PAGE EXCERPT:
========================================================================

His first big break came at the Reds’ post-draft camp in 2021. When he flashed his power at those workouts, he was sent to play for Cincinnati’s Arizona Complex League team. He hit .400 with 11 extra-base hits and 13 RBI in just 11 games.

The leap was here.

De La Cruz was promoted to Low-A for the rest of 2021, and in 50 games he batted .269 with 7 triples and 5 home runs. He began 2022 in High-A, and over the course of 73 games De La Cruz posted a slash line of .302/.359/.609, with an OPS of .968. He hit 20 homers in that stretch, with 28 home runs.

He would jump to AA next, and in 47 games De La Cruz posted a slash line of .305/.357/.553, with 8 HRs and 19 stolen bases.

De La Cruz started this season in AAA, playing for the Louisville Bats, the Reds’ Triple-A affiliate. In just 38 games for the Bats this season, De La Cruz mashed 12 home runs, helping push his OPS to 1.031. He also stole 11 bases during that time.

That’s when the call came.

So that’s the backdrop. But what are the traits that got him to the majors, and have the baseball world entranced?

He hits the ball insanely hard

Katie Stratman-USA TODAY Sports

If you’ve made it this far, you probably know that they track everything in baseball. But one of the latest movements in the game is tracking data such as exit velocity, bat speed, launch angle, and more data points at the plate.

That’s how we know that De La Cruz doesn’t just hit baseballs, he often destroys them.

For example, back in May the Bats won in comeback fashion, beating the Columbus Clippers 10-9. De La Cruz recorded a pair of home runs and a double in that game. But what stood out about that night was not the production, but how he produced those numbers. De La Cruz posted exit velocities of 118.8 mph (double), 117.1 mph (428-foot homer) and 116.6 mph (456-foot homer).

========================================================================

ENTRIES PROVIDED:
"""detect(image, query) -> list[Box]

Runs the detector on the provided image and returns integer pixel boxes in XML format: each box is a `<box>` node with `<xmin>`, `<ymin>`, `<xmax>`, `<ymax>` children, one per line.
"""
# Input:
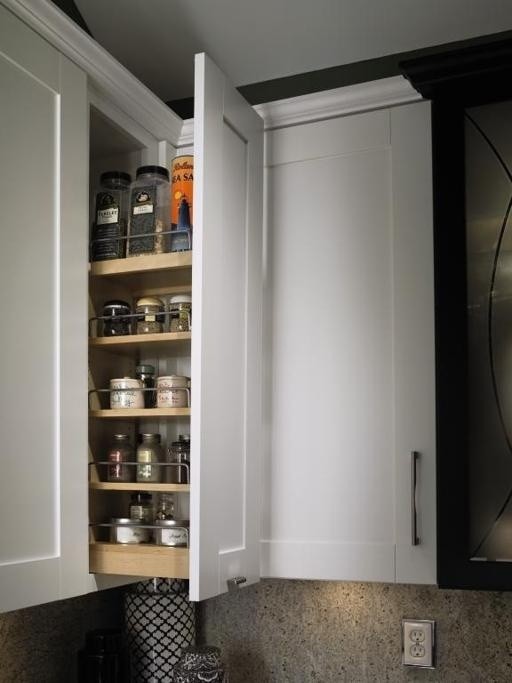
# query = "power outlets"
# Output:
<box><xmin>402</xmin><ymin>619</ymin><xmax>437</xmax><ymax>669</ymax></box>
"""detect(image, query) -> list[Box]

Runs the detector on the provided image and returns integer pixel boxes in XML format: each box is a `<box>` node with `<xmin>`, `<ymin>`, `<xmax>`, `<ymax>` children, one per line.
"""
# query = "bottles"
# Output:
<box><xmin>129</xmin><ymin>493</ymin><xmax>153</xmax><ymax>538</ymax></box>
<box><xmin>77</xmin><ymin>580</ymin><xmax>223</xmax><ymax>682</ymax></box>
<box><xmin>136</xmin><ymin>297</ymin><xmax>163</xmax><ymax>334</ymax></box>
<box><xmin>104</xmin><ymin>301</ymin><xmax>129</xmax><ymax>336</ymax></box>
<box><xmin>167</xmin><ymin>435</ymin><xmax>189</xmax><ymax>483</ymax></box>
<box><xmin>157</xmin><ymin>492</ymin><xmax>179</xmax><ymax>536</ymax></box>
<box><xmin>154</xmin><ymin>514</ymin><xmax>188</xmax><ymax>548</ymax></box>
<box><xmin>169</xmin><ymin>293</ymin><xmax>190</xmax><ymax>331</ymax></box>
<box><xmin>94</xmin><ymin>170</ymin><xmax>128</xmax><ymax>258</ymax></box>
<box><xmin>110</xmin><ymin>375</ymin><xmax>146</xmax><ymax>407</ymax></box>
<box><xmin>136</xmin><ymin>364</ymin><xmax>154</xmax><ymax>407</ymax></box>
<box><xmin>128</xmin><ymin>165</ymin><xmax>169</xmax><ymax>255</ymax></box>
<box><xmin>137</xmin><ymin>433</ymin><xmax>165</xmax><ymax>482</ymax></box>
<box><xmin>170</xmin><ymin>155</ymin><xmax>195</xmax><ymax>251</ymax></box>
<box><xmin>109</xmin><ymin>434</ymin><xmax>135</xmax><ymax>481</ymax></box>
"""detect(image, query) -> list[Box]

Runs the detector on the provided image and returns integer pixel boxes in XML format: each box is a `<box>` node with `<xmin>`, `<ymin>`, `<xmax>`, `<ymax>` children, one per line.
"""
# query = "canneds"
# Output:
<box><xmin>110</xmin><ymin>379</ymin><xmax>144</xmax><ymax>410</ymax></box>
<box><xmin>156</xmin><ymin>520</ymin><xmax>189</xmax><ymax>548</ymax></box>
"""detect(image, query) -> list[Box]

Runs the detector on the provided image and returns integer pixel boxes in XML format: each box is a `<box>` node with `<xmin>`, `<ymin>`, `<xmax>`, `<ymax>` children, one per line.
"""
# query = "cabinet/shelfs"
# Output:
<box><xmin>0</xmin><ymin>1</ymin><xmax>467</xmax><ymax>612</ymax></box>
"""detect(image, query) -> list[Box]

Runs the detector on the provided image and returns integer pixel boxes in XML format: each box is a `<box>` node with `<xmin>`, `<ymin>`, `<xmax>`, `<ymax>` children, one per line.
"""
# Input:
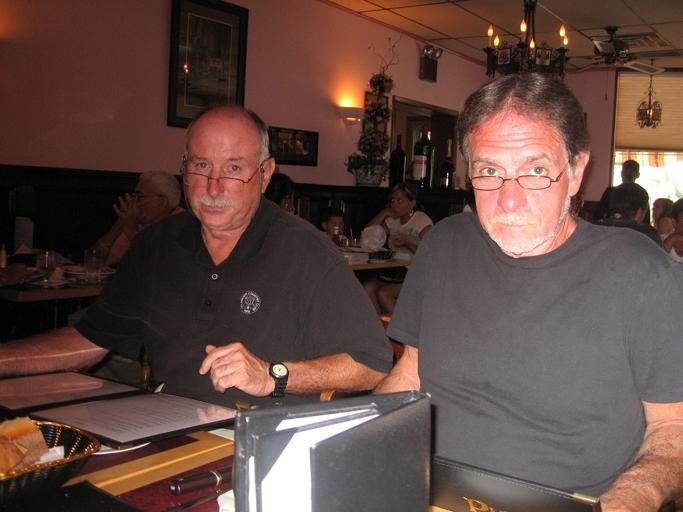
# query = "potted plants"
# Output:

========================================================================

CHALLENGE 1:
In the De La Cruz profile, what OPS did De La Cruz reach over his 38 games with the Louisville Bats?
CHALLENGE 2:
Please reproduce a passage of the De La Cruz profile word for word, beginning at the words "If you’ve made" and stopping after "often destroys them.".
CHALLENGE 3:
List every exit velocity the De La Cruz profile reports for the game against the Columbus Clippers.

EXPECTED OUTPUT 1:
1.031

EXPECTED OUTPUT 2:
If you’ve made it this far, you probably know that they track everything in baseball. But one of the latest movements in the game is tracking data such as exit velocity, bat speed, launch angle, and more data points at the plate.

That’s how we know that De La Cruz doesn’t just hit baseballs, he often destroys them.

EXPECTED OUTPUT 3:
118.8 mph, 117.1 mph, 116.6 mph